Accepted at DAWAK ’15: 17th International Conference on Data Warehousing and Knowledge Discovery [1].

Abstract. A major mining task for binary matrixes is the extraction of approximate top-k patterns that are able to concisely describe the input data. The top-k pattern discovery problem is commonly stated as an optimization one, where the goal is to minimize a given cost function, e.g., the accuracy of the data description. In this work, we review several greedy state-of-the-art algorithms, and propose a methodology to compare the patterns extracted. In evaluating the set of mined patterns, we aim at overcoming the usual assessment methodology, which only measures the given cost function to minimize. Thus, we evaluate how good are the models/patterns extracted in unveiling supervised knowledge on the data. To this end, we test algorithms and diverse cost functions on several datasets from the UCI repository. As contribution, we show that PaNDa+ performs best in the majority of the cases, since the classifiers built over the mined patterns used as dataset features are the most accurate.

### Evaluation methodology

We observe the lack of common real-world benchmarks, e.g., datasets for which the most important embedded patterns are known, and that can be used as a ground truth to evaluate and compare algorithms. We thus propose a supervised evaluation methodology of the extracted top-k patterns that measures and compares the ability of each algorithm in discovering interesting features that we can use to train accurate classifier.
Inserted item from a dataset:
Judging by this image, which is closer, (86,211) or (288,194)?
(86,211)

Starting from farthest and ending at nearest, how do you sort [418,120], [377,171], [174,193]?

Each binary UCI dataset, from which the class labels is removed in advance, is
first subdivided into training and test set. We employ three state-of-the-art
algorithms, to extract a distinct a pattern set Π_{k} from the training set. Then, every
transaction in the training and test sets is mapped into the pattern space by
considering a binary feature for each approximate pattern in Π_{k} indicating its
presence/absence in the transaction. Note that the algorithms we evaluated produce,
for each pattern ⟨P_{I},P_{T}⟩∈ Π_{k}, the set of transactions P_{T} in the training where P_{I}
it occurs, and this set is used for the mapping. For what regards the test
set, we say that an approximate pattern P ∈ Π_{k} occurs in an unseen test
transaction t iff |P_{I} ∩ t|∕|P_{I}|≥ η, where η is the minimum intersection
ratio |P_{I} ∩ t^{*}|∕|P_{I}| for every training transaction t^{*}∈ P_{T}. The rationale is
to accept a pattern P for a test transaction t if it does not generate more
noise than what it has been observed in the training set. After mapping the
transactions into such pattern space, the class labels are restored in the
transformed training and test sets. The training set is thus used to train
an SVM classifier. Finally, the classifier is evaluated on the mapped test
set.

Results show that PaNDa+ outperforms all the other algorithms with a statistically significant improvement.